Your task is to give the listing below back word for word, pictures excluded.

(Dataset items)
::::::::

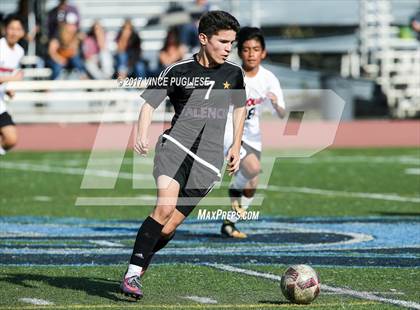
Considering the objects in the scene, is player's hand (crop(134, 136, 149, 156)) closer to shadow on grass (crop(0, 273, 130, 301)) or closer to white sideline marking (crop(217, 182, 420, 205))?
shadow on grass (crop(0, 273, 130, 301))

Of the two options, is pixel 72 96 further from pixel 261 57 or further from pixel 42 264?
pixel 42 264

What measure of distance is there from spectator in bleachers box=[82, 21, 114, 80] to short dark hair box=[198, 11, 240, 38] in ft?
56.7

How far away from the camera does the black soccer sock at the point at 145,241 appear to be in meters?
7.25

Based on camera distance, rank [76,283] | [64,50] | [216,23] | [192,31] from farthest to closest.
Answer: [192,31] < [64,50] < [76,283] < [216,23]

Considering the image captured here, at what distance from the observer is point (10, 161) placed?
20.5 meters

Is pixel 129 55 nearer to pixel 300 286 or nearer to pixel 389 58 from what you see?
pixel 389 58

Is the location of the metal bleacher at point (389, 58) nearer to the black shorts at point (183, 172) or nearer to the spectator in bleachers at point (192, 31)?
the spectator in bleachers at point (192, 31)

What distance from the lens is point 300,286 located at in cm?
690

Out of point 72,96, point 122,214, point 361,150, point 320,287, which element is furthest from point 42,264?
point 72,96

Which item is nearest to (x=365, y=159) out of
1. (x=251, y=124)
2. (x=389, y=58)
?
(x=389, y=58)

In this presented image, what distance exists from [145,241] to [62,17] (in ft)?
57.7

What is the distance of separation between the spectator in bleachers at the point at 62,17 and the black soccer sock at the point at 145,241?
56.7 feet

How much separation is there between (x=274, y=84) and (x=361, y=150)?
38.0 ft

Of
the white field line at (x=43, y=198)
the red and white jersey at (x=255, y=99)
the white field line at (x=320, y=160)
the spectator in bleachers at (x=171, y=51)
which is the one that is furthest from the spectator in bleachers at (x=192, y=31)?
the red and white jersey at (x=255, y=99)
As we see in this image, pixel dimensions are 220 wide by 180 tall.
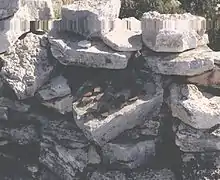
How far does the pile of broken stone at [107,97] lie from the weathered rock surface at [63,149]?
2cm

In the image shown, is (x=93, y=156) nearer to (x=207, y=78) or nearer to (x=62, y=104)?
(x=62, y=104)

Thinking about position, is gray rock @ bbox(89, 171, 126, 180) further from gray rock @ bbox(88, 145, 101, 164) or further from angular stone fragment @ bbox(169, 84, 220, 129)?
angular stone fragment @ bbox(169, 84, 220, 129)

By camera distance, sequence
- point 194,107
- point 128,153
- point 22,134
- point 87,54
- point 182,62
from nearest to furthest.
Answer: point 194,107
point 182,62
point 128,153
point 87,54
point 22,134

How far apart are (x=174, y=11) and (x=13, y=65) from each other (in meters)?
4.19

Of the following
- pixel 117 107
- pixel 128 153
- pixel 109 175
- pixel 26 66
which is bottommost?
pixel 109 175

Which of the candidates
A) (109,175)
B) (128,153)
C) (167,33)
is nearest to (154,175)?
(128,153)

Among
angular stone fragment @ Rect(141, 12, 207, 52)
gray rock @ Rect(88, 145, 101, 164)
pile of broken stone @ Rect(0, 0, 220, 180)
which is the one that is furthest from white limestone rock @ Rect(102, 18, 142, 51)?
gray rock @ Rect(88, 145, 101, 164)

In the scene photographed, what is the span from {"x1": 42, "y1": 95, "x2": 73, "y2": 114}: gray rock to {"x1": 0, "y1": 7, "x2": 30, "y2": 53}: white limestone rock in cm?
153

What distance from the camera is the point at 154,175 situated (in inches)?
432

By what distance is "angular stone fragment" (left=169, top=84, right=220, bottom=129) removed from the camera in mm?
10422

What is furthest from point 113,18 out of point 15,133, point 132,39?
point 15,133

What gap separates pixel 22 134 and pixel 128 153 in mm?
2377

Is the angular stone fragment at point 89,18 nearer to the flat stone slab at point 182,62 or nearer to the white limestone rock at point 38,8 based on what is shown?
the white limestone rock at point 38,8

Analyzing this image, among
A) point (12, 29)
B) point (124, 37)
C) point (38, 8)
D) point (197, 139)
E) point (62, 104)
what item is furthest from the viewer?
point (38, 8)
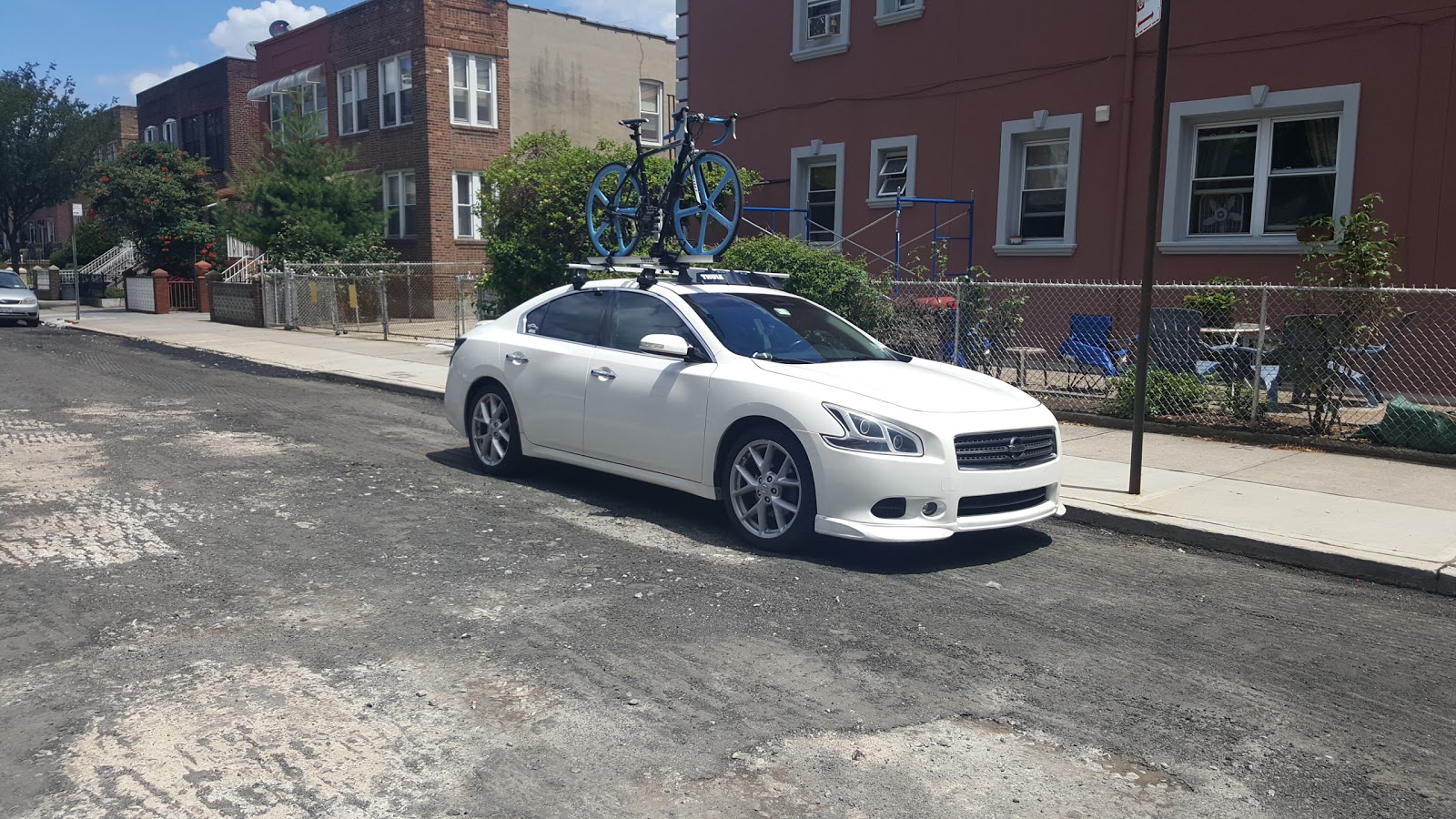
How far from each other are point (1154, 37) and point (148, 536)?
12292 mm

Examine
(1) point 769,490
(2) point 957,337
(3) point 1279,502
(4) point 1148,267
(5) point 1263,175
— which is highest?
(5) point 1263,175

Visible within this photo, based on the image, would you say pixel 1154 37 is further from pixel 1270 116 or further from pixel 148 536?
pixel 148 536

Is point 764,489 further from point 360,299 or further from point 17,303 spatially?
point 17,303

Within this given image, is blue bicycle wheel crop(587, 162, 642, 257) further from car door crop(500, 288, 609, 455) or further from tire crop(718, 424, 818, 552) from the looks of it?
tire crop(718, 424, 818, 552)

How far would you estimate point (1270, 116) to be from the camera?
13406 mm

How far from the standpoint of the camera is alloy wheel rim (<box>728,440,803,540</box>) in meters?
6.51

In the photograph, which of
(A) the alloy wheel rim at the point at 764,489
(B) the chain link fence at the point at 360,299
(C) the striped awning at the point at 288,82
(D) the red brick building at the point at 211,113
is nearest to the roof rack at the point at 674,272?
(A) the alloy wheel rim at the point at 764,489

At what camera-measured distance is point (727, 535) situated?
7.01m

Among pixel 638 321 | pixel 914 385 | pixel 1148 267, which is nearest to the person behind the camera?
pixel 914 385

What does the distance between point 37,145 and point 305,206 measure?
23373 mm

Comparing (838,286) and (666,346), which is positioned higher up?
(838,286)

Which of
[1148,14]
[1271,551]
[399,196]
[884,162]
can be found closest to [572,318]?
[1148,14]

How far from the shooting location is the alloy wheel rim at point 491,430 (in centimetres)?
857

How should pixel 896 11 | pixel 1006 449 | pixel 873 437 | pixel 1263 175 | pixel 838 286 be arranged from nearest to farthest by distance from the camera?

::::::::

> **Result of the task**:
Considering the objects in the scene, is player's hand (crop(134, 136, 149, 156)) closer to shadow on grass (crop(0, 273, 130, 301)) or closer to white sideline marking (crop(217, 182, 420, 205))?
shadow on grass (crop(0, 273, 130, 301))

Of the two options, is pixel 72 96 further from pixel 261 57 or further from pixel 42 264?
pixel 42 264

What measure of distance is there from spectator in bleachers box=[82, 21, 114, 80] to short dark hair box=[198, 11, 240, 38] in ft?
56.7

How far away from the camera does the black soccer sock at the point at 145,241 appear to be in meters?
7.25

Based on camera distance, rank [76,283] | [64,50] | [216,23] | [192,31] from farthest to closest.
Answer: [192,31] < [64,50] < [76,283] < [216,23]

Considering the image captured here, at what distance from the observer is point (10, 161) placed?
20.5 meters

Is pixel 129 55 nearer to pixel 300 286 or nearer to pixel 389 58 from what you see?
pixel 389 58

Is the location of the metal bleacher at point (389, 58) nearer to the black shorts at point (183, 172) or nearer to the spectator in bleachers at point (192, 31)?
the spectator in bleachers at point (192, 31)

What distance from the lens is point 300,286 located at in cm?
690

Out of point 72,96, point 122,214, point 361,150, point 320,287, which element is furthest from point 42,264?
point 72,96

Which item is nearest to (x=365, y=159) out of
1. (x=251, y=124)
2. (x=389, y=58)
?
(x=389, y=58)

In this presented image, what distance exists from [145,241] to [62,17] (in ft)?
57.7

What is the distance of separation between the spectator in bleachers at the point at 62,17 and the black soccer sock at the point at 145,241?
56.7 feet

How much separation is there between (x=274, y=84) and (x=361, y=150)?
38.0 ft

Of
the white field line at (x=43, y=198)
the red and white jersey at (x=255, y=99)
the white field line at (x=320, y=160)
the spectator in bleachers at (x=171, y=51)
which is the one that is furthest from the spectator in bleachers at (x=192, y=31)?
the red and white jersey at (x=255, y=99)
As we see in this image, pixel dimensions are 220 wide by 180 tall.
How far does the pile of broken stone at [107,97] lie from the weathered rock surface at [63,149]?
2cm

In the image shown, is (x=93, y=156) nearer to (x=207, y=78) or nearer to (x=62, y=104)?
(x=62, y=104)

Thinking about position, is gray rock @ bbox(89, 171, 126, 180) further from gray rock @ bbox(88, 145, 101, 164) or further from angular stone fragment @ bbox(169, 84, 220, 129)?
angular stone fragment @ bbox(169, 84, 220, 129)

By camera distance, sequence
- point 194,107
- point 128,153
- point 22,134
- point 87,54
- point 182,62
from nearest to furthest.
Answer: point 194,107
point 182,62
point 128,153
point 87,54
point 22,134

How far apart are (x=174, y=11) and (x=13, y=65) from each other (in meters)?
4.19

Of the following
- pixel 117 107
- pixel 128 153
- pixel 109 175
- pixel 26 66
which is bottommost?
pixel 109 175

Which of the candidates
A) (109,175)
B) (128,153)
C) (167,33)
is nearest to (154,175)?
(128,153)

Among
angular stone fragment @ Rect(141, 12, 207, 52)
gray rock @ Rect(88, 145, 101, 164)
pile of broken stone @ Rect(0, 0, 220, 180)
which is the one that is furthest from white limestone rock @ Rect(102, 18, 142, 51)?
gray rock @ Rect(88, 145, 101, 164)

In the scene photographed, what is the span from {"x1": 42, "y1": 95, "x2": 73, "y2": 114}: gray rock to {"x1": 0, "y1": 7, "x2": 30, "y2": 53}: white limestone rock in cm?
153

What distance from the camera is the point at 154,175 situated (in inches)?
432

By what distance is "angular stone fragment" (left=169, top=84, right=220, bottom=129) removed from the camera in mm?
10422

What is furthest from point 113,18 out of point 15,133, point 132,39?
point 15,133

What gap separates pixel 22 134 and pixel 128 153 in mm?
2377

Is the angular stone fragment at point 89,18 nearer to the flat stone slab at point 182,62 or nearer to the white limestone rock at point 38,8 based on what is shown?
the white limestone rock at point 38,8

Analyzing this image, among
A) point (12, 29)
B) point (124, 37)
C) point (38, 8)
D) point (197, 139)
E) point (62, 104)
what item is furthest from the viewer?
point (38, 8)
How far from each other are point (1154, 37) and point (148, 536)?
12292 mm

Examine
(1) point 769,490
(2) point 957,337
(3) point 1279,502
(4) point 1148,267
(5) point 1263,175
— which is highest?
(5) point 1263,175

Visible within this photo, based on the image, would you say pixel 1154 37 is further from pixel 1270 116 or further from pixel 148 536?
pixel 148 536

Is point 764,489 further from point 360,299 or further from point 17,303 spatially?
point 17,303

Within this given image, is blue bicycle wheel crop(587, 162, 642, 257) further from car door crop(500, 288, 609, 455) or further from tire crop(718, 424, 818, 552) from the looks of it?
tire crop(718, 424, 818, 552)

How far would you estimate point (1270, 116) to be from the camera?
13406 mm

How far from the standpoint of the camera is alloy wheel rim (<box>728,440,803,540</box>) in meters?
6.51

In the photograph, which of
(A) the alloy wheel rim at the point at 764,489
(B) the chain link fence at the point at 360,299
(C) the striped awning at the point at 288,82
(D) the red brick building at the point at 211,113
is nearest to the roof rack at the point at 674,272?
(A) the alloy wheel rim at the point at 764,489

At what camera-measured distance is point (727, 535) situated?
7.01m

Among pixel 638 321 | pixel 914 385 | pixel 1148 267, which is nearest to the person behind the camera?
pixel 914 385

What does the distance between point 37,145 and point 305,206 measure?
23373 mm

Comparing (838,286) and (666,346), which is positioned higher up?
(838,286)

Which of
[1148,14]
[1271,551]
[399,196]
[884,162]
can be found closest to [572,318]?
[1148,14]

How far from the shooting location is the alloy wheel rim at point 491,430 (in centimetres)?
857

How should pixel 896 11 | pixel 1006 449 | pixel 873 437 | pixel 1263 175 | pixel 838 286 be arranged from nearest to farthest by distance from the camera?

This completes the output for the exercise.